§ EXERCISE BRIEF: Reproduce the listing below, replacing every occurrence of "boat hull" with "hull of the boat" and leaving everything else unchanged.
# START OF RECORDS SHOWN
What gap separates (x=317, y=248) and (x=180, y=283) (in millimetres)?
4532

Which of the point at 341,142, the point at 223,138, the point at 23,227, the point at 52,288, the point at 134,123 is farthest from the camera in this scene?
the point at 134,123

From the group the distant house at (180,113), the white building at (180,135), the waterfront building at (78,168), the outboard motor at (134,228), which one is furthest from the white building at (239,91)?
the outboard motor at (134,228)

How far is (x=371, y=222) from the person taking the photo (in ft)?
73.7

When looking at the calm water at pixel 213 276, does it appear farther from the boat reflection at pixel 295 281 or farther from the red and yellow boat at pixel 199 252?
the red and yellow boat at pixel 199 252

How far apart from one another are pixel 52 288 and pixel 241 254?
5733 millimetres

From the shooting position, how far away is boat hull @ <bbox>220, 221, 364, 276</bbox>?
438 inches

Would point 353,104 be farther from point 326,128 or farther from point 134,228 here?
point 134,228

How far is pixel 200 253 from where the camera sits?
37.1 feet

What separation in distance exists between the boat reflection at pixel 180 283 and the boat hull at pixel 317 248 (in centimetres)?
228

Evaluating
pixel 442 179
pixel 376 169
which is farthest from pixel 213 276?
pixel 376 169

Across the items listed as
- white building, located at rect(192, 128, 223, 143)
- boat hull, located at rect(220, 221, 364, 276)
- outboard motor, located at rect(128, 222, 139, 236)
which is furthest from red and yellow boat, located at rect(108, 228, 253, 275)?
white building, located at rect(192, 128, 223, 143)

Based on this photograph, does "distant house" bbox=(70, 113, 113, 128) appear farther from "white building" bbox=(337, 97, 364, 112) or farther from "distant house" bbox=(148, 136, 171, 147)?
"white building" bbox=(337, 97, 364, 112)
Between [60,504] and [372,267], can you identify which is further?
# END OF RECORDS SHOWN
§ EXERCISE SOLUTION:
What gap separates (x=317, y=248) and (x=180, y=283) (in millimetres)?
4532

Which of the point at 341,142, the point at 223,138, the point at 23,227, the point at 52,288, the point at 134,123 is farthest from the camera in this scene?
the point at 134,123

From the group the distant house at (180,113), the white building at (180,135), the waterfront building at (78,168), the outboard motor at (134,228), which one is furthest from the white building at (239,91)?
the outboard motor at (134,228)

How far is (x=371, y=222) from the person taking the photo (in ft)?
73.7

When looking at the calm water at pixel 213 276, does it appear farther from the boat reflection at pixel 295 281 or farther from the red and yellow boat at pixel 199 252?
the red and yellow boat at pixel 199 252

How far apart from one another are pixel 52 288 and pixel 241 254?
5733 millimetres

From the shooting position, how far away is hull of the boat @ <bbox>220, 221, 364, 276</bbox>?
438 inches

Would point 353,104 be farther from point 326,128 or farther from point 134,228 here?
point 134,228

How far is pixel 200 253 from where the camera sits?
37.1 feet

What separation in distance exists between the boat reflection at pixel 180 283 and the hull of the boat at pixel 317 248 (in centimetres)?
228

Evaluating
pixel 442 179
pixel 376 169
which is farthest from pixel 213 276?
pixel 376 169

Across the items listed as
- white building, located at rect(192, 128, 223, 143)
- hull of the boat, located at rect(220, 221, 364, 276)
- outboard motor, located at rect(128, 222, 139, 236)
which is furthest from red and yellow boat, located at rect(108, 228, 253, 275)?
white building, located at rect(192, 128, 223, 143)

Based on this photograph, does "distant house" bbox=(70, 113, 113, 128) appear farther from "white building" bbox=(337, 97, 364, 112) or farther from "distant house" bbox=(148, 136, 171, 147)?
"white building" bbox=(337, 97, 364, 112)
Between [60,504] and [372,267], can you identify which is further?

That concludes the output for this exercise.